(aus: Karl Kuhlo – Pastor in Valdorf)
Text: Claudia Krieger, Valdorf (Zitate aus: Schöttler, Schlichte Bilder …)
Karl Kuhlo hatte bereits in seinem Elternhaus – der Vater war Kantor und Rektor – die Grundlagen der Musik kennengelernt. Ausschlaggebend für seine spätere Begeisterung, sich für eine Reform der Liturgie einzusetzen, waren aber seine Aufenthalte in Rom, Florenz und London.
Bild: Karl Kuhlo nach seiner Valdorfer Zeit
Hier lernte er die gregorianischen Weisen kennen – den einstimmigen, unbegleiteten und rhythmisch freischwebenden liturgischen lateinischen Gesang der römischen Kirche. Gleichzeitig erlebte er in den Werken Palestrinas (1525-1594) den Höhepunkt der Vokalpolyphonie, unter anderem mit den Kennzeichen Textverständlichkeit, Gesanglichkeit der Stimmen und Orientierung am menschlichen Atem.
Kuhlo gelangte hier zur Einsicht, dass die reine Vokalmusik die passendste Musik für gottesdienstliche Zwecke sei. Schon während seiner Valdorfer Zeit zeigte sich Kuhlos Vorliebe für die künstlerische Gestaltung von Gottesdiensten, sei es durch neue liturgische Elemente (z.B. Psalmen im Wechsel mit der Gemeinde) oder durch Kirchenlieder in ihrer ursprünglichen Form:
„So verstand es sich von selbst, daß er (=Kuhlo) der Liturgie eine ganz andere Bedeutung beimaß, als sie bis dahin im Bewußtsein der Gemeinde gehabt hatte… Zuerst mussten die Kinder heran. Sie, die ja schon die Freude am Klang mit auf die Welt bringen, lernten im Konfirmandenunterricht und Kinderlehre die alten Kirchenlieder auf neue Art sagen und singen, nicht mehr so langsam und schläfrig, daß man auf eine Zeile dreimal Atem holen mußte, sondern in dem frischen Zeitmaß, in dem diese Melodien einstmals als Volkslieder gesungen wurden. Sie lernten den Gottesdienst in seinem ganzen Aufbau erfassen und freuten sich, wenn’s nicht nur bei dem üblichen ‚Kyrieleis, Amen und Hallelujah‘ blieb, sondern die Psalmen im Wechselgesang der Gemeinde ins Ohr und ins Herz klangen. Und was ihnen erst fremd schien, das ist ihnen schließlich unentbehrlich geworden und ist’s geblieben bis auf den heutigen Tag…“
Bild: Kuhlo lebte in Valdorf von 1851 bis 1868. Die Zeichnung zeigt die Stätte seiner Wirksamkeit im Jahr 1874
Kuhlo sollte später in seiner Berliner Zeit ganz andere Gestaltungsmöglichkeiten finden. Dazu zählen: Andachten, die nach altchristlicher Horenordnung singend und betend gestaltet wurden, eigene Bearbeitungen gregorianischer Weisen, die er sich aus Rom zukommen ließ und aufführte, Herausgabe von Liederbüchern, die dem a-cappella-Ideal verpflichtet waren und die Herausgabe eigener Weisen, die er in der ihm eigenen Bescheidenheit namenlos veröffentlichte.

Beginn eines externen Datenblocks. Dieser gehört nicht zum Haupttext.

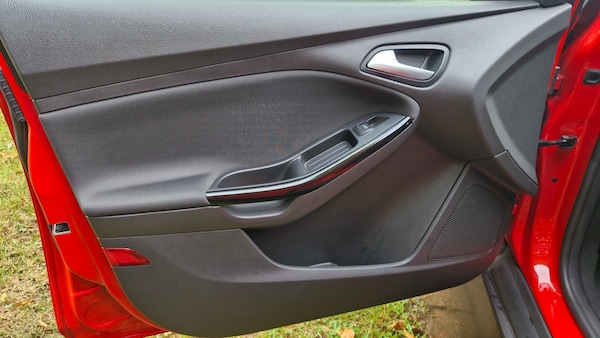 Used Ford Focus 2015 for sale - 74950568: Photo 20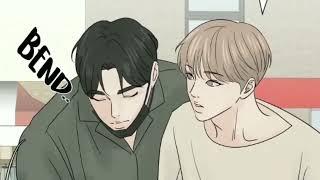 Dont Disappear Stay With Me Chapter 4  bl  yaoi manga  boys love  yaoi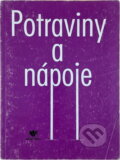 Kniha: Potraviny a nápoje (Anton Forró, Peter Kružliak a Rudolf Schaller). Merkur, 1995 Kniha: Potraviny a nápoje (Anton Forró, Peter Kružliak a Rudolf Schaller). Merkur, 1995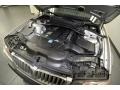 Titanium Silver Metallic - X3 xDrive30i Photo No. 42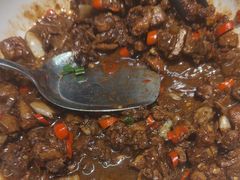 -鱼你相聚·河鲜馆(袁家岭店)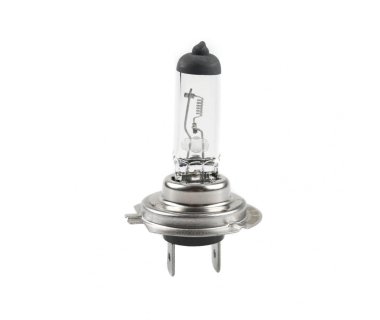 Лампочка галогенова 12V H7 Mars Туреччина (2406324125)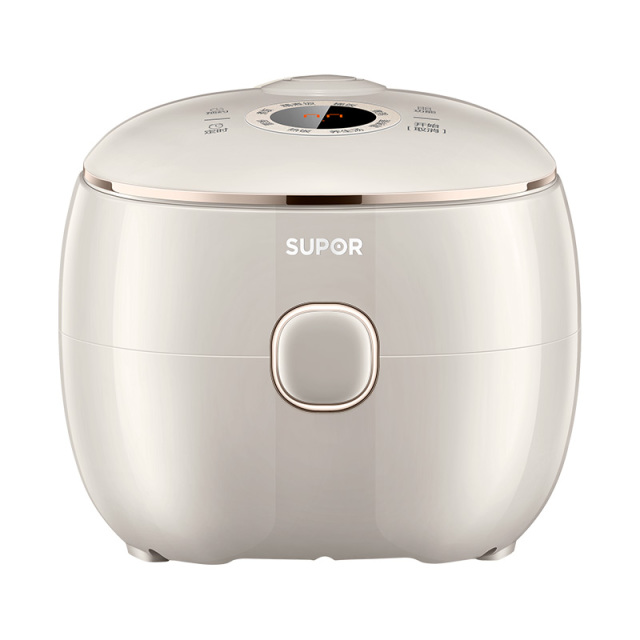 13697644.【优选新品】苏泊尔(SUPOR)电饭煲1-2人用2升316不锈钢内胆家用电煮锅蒸煮一体多功能智能预约小型迷你微压电饭锅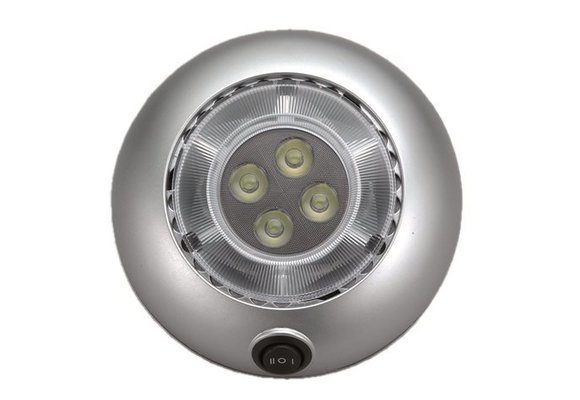 LED plafondlamp 611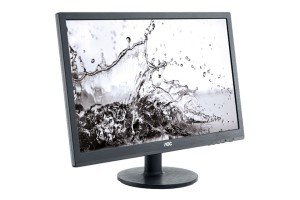 AOC e2460Sxda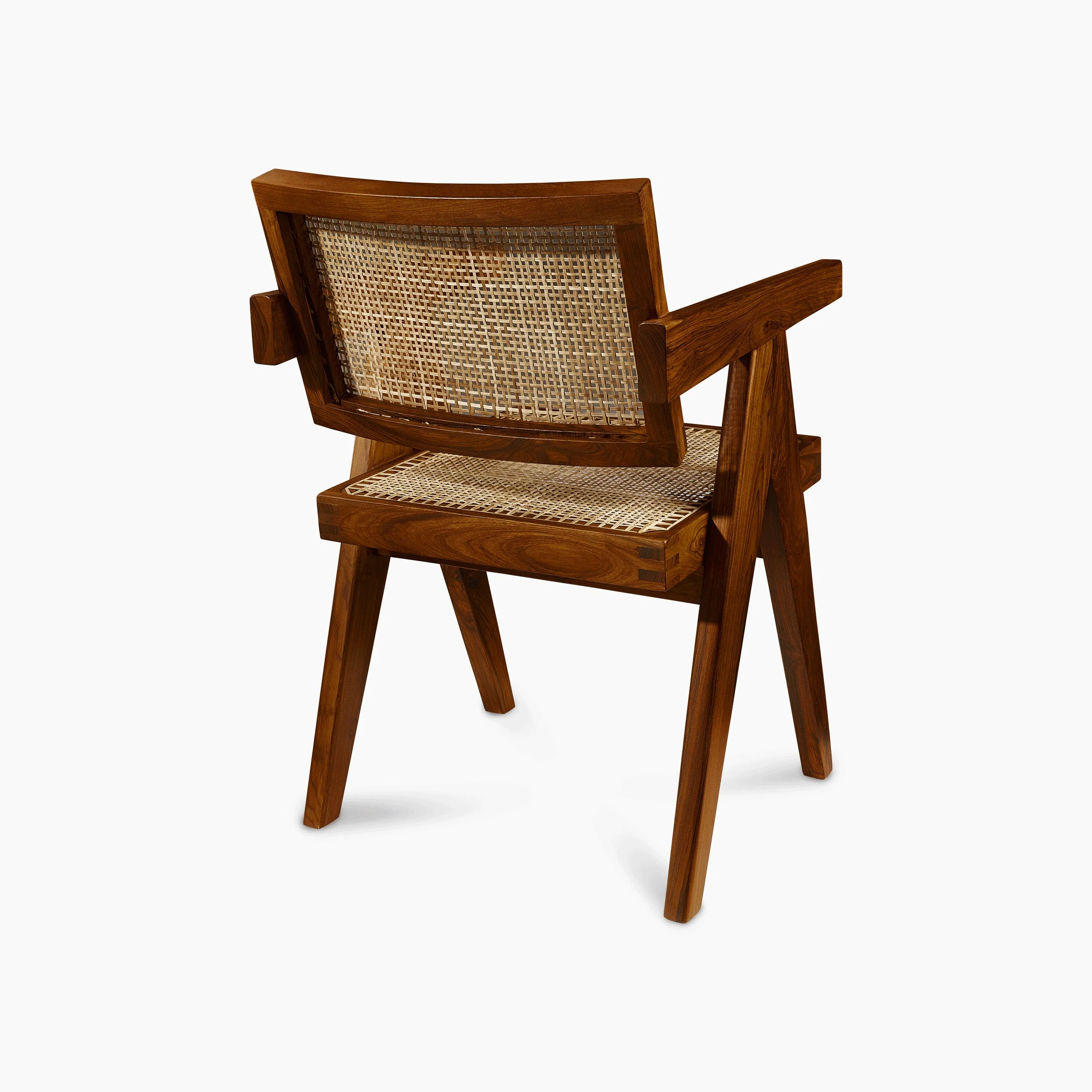 Jeanneret Floating Armchair - Image 44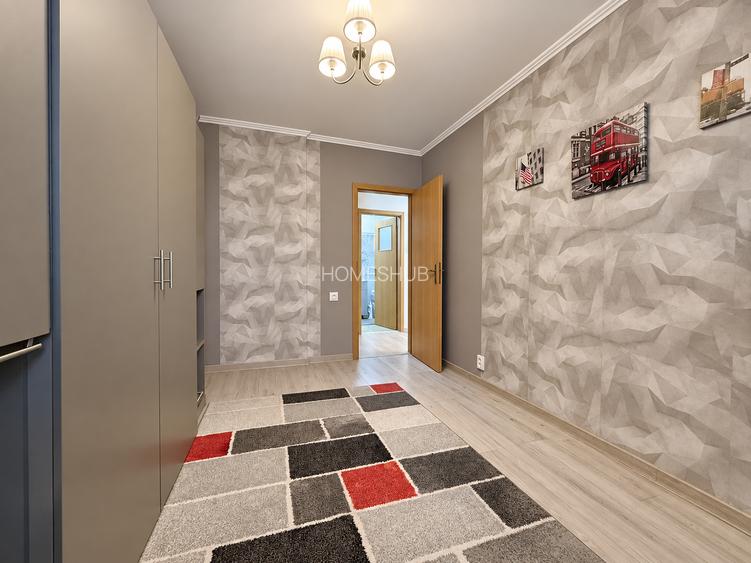 0% | Apartament 2 camere RECOMPARTIMENTAT, 55 mp, centrala | Planorama - 9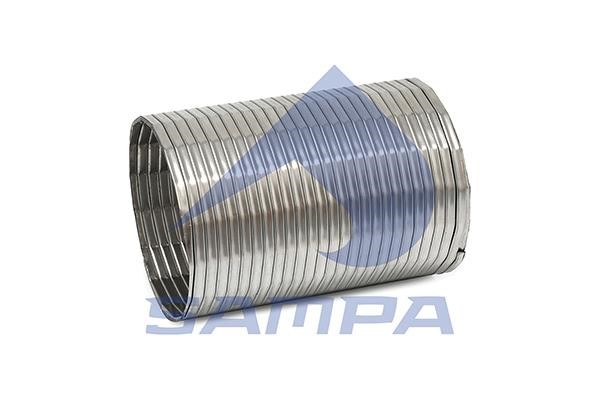 Sampa 031.147 Corrugated pipe 031147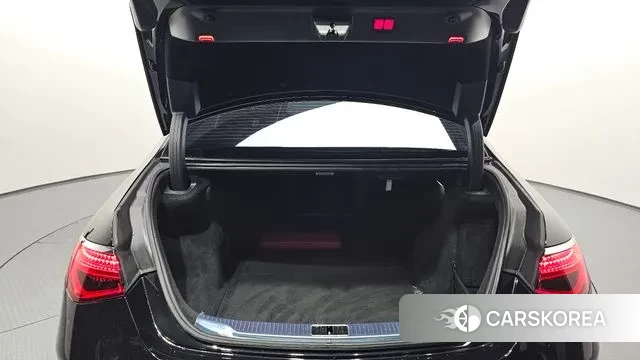 Mercedes-Benz S-Class W223 id 2939929 из Кореи 11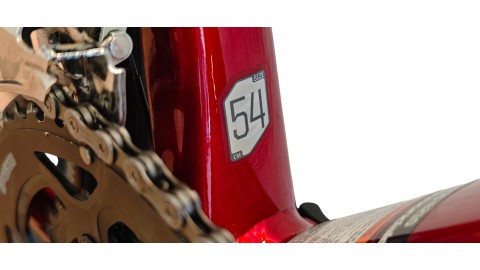 Rennrad München Gebraucht Cannondale CAAD13| Shimano 105 | 54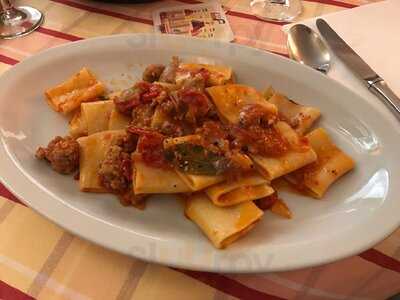 Trattoria Tarallo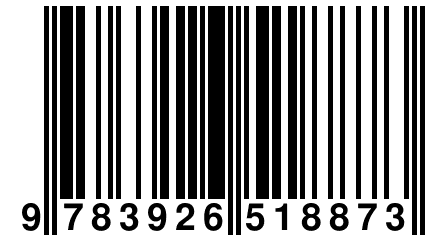 9 783926 518873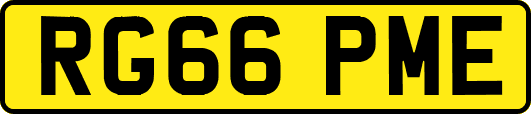 RG66PME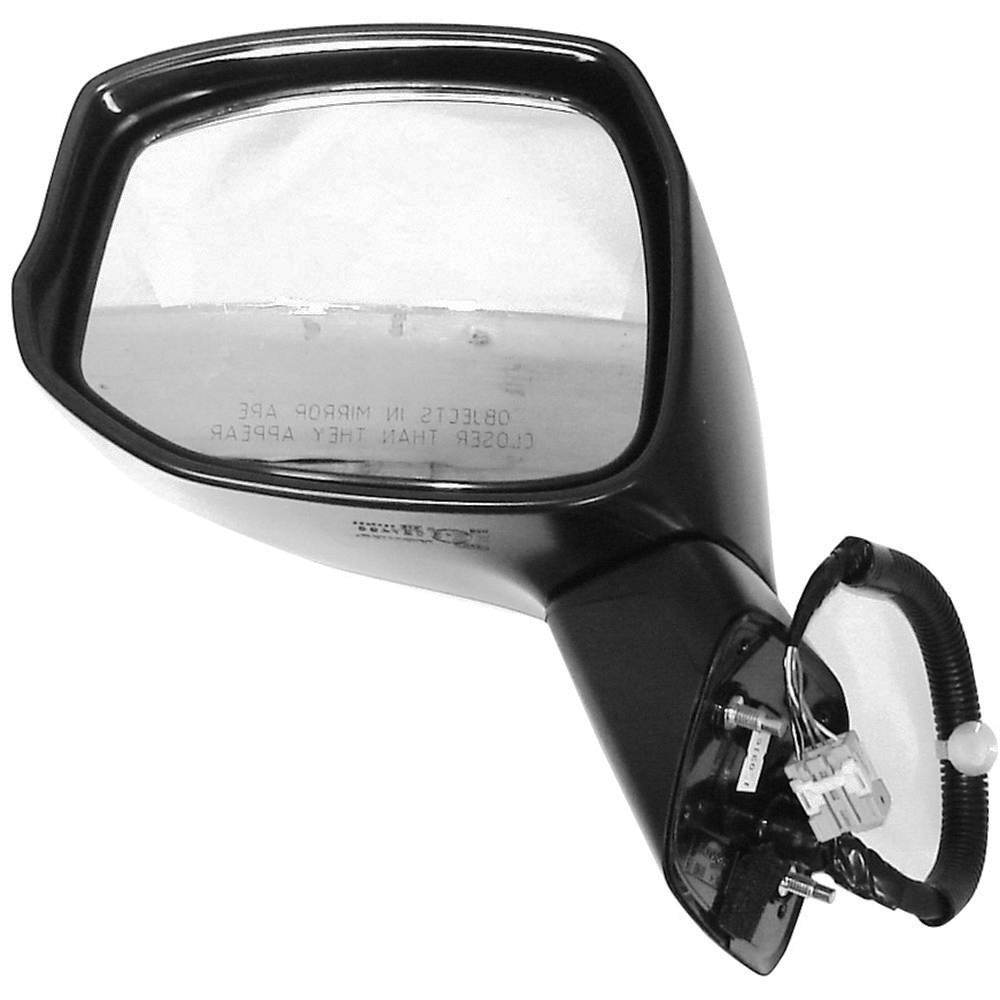 2013 Honda Civic Side View Mirror
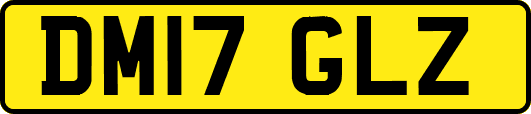 DM17GLZ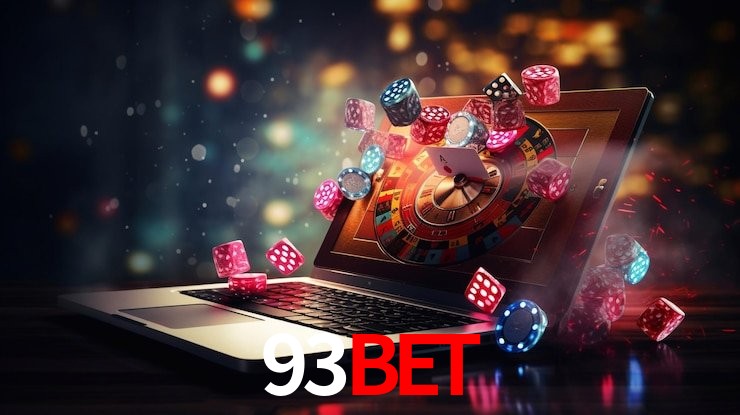 Explorando a Categoria de Eventos em Apostas na 93bet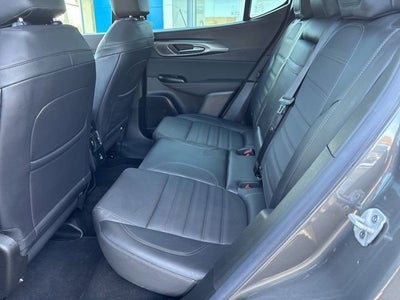 2024 Dodge Hornet R/T Plus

Horen = Stundengebete; a-capella-Ideal = Solistische oder chorische Musik ohne (selbständige) Instrumentalbegleitung
Zu den Sammlungen, die Karl Kuhlo hinterließ, zählen: „Lauda Sion Salvatorem“ (mehrteiliges Liederbuch mit mehrstimmigen Tonsätzen nach eigenen Weisen), „Cantate Domino“ (Herausgabe einstimmiger Lieder) sowie „Rogate“ (Evangelisches Beichtbuch mit Gebeten und Liedern).
Anmerkung Redaktion: Der aus der Ravensberger Erweckungsbewegung bekannte „Posaunengeneral“ Johannes Kuhlo war ein Neffe des Valdorfer Pfarrers. Karl Kuhlo schrieb überdies verschiedene Melodien zu Kirchenliedern, das wohl bekannteste „Brich herein, süßer Schein“ von Marie Schmalenbach wird im Valdorfer Gottesdienst noch immer mit seiner Vertonung gesungen.